- Supreme Court of the United States

Argued January 8, 1946 Decided February 25, 1946
- Full case name: Commissioner of Internal Revenue v. Wilcox, et al.
- Citations: 327 U.S. 404 (more) 66 S. Ct. 546; 90 L. Ed. 752; 1946 U.S. LEXIS 3084; 46-1 U.S. Tax Cas. (CCH) ¶ 9188; 34 A.F.T.R. (P-H) 811; 1946-1 C.B. 6; 166 A.L.R. 884; 1946 P.H. P72,014

Case history
- Prior: Certiorari to the Circuit Court of Appeals for the Ninth Circuit

Court membership
- Chief Justice Harlan F. Stone Associate Justices Hugo Black · Stanley F. Reed Felix Frankfurter · William O. Douglas Frank Murphy · Robert H. Jackson Wiley B. Rutledge · Harold H. Burton

Case opinions
- Majority: Murphy, joined by Stone, Black, Reed, Frankfurter, Douglas, Rutledge
- Dissent: Burton
- Jackson took no part in the consideration or decision of the case.

Laws applied
- § 22 (a) of the Internal Revenue Code
- Overruled by
- James v. United States, 366 U.S. 213 (1961)

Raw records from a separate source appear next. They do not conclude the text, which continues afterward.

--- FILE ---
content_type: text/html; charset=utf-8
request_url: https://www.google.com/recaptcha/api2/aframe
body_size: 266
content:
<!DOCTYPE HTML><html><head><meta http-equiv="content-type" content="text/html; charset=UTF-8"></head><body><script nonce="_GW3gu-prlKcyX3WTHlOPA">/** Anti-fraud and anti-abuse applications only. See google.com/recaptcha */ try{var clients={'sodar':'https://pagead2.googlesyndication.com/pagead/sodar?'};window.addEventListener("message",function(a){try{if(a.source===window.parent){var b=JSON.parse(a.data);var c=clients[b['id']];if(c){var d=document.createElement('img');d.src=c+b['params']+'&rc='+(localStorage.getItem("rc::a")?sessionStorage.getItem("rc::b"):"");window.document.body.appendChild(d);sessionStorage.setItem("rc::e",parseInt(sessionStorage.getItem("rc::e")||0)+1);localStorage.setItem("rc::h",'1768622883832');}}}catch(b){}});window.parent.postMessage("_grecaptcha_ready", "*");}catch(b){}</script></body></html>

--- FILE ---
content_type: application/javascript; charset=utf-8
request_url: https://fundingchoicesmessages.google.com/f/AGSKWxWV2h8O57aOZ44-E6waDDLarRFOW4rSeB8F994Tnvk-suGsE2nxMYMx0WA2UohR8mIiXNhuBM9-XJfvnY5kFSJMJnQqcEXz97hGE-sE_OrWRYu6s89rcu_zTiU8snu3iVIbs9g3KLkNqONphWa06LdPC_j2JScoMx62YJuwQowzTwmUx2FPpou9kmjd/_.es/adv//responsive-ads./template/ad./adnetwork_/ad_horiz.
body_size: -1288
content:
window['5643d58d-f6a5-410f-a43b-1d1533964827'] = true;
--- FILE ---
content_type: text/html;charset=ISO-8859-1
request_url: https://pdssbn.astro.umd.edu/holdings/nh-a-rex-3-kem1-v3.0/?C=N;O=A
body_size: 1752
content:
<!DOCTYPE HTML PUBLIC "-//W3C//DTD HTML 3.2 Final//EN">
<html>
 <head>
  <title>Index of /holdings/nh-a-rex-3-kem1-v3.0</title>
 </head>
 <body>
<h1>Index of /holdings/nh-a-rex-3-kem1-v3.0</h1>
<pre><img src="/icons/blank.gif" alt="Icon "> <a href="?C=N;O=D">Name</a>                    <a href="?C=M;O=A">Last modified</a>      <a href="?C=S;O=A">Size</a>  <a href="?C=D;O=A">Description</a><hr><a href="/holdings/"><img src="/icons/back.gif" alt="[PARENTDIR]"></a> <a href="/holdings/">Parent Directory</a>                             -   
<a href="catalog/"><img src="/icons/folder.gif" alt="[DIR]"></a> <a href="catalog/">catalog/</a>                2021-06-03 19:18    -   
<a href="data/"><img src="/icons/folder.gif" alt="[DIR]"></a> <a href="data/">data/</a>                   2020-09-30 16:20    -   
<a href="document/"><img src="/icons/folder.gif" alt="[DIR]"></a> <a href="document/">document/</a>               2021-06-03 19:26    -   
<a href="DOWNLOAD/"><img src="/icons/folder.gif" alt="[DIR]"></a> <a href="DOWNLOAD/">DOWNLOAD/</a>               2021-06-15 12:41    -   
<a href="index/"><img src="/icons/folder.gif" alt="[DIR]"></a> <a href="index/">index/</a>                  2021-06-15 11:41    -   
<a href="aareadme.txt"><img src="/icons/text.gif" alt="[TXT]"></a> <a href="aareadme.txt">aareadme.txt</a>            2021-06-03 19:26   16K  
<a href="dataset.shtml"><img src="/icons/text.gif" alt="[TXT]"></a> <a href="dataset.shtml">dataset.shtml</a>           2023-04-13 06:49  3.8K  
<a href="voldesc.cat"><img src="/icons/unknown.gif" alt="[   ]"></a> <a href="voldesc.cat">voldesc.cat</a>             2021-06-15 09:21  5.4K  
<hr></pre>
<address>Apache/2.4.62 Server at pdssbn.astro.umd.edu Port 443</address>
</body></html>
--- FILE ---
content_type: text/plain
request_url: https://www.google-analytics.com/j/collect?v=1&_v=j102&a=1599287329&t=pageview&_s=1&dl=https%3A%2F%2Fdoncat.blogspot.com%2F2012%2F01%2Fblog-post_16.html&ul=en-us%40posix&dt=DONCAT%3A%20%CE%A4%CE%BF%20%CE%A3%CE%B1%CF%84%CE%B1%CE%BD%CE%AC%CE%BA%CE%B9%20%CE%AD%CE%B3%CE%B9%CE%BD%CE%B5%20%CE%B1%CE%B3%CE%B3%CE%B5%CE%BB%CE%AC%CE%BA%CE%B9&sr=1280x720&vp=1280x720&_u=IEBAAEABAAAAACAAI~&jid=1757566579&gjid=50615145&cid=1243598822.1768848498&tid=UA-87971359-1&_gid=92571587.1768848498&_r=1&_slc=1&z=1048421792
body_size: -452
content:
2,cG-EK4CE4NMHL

= Commissioner v. Wilcox =

Commissioner v. Wilcox, 327 U.S. 404 (1946), was a case decided by the Supreme Court of the United States.

The issue presented in this case was whether embezzled money constituted taxable income to the embezzler under § 22(a) of the Internal Revenue Code of 1939.

Although the Court ruled that the embezzlement income was not taxable to the embezzler in Wilcox, the Court later overruled the decision in James v. United States.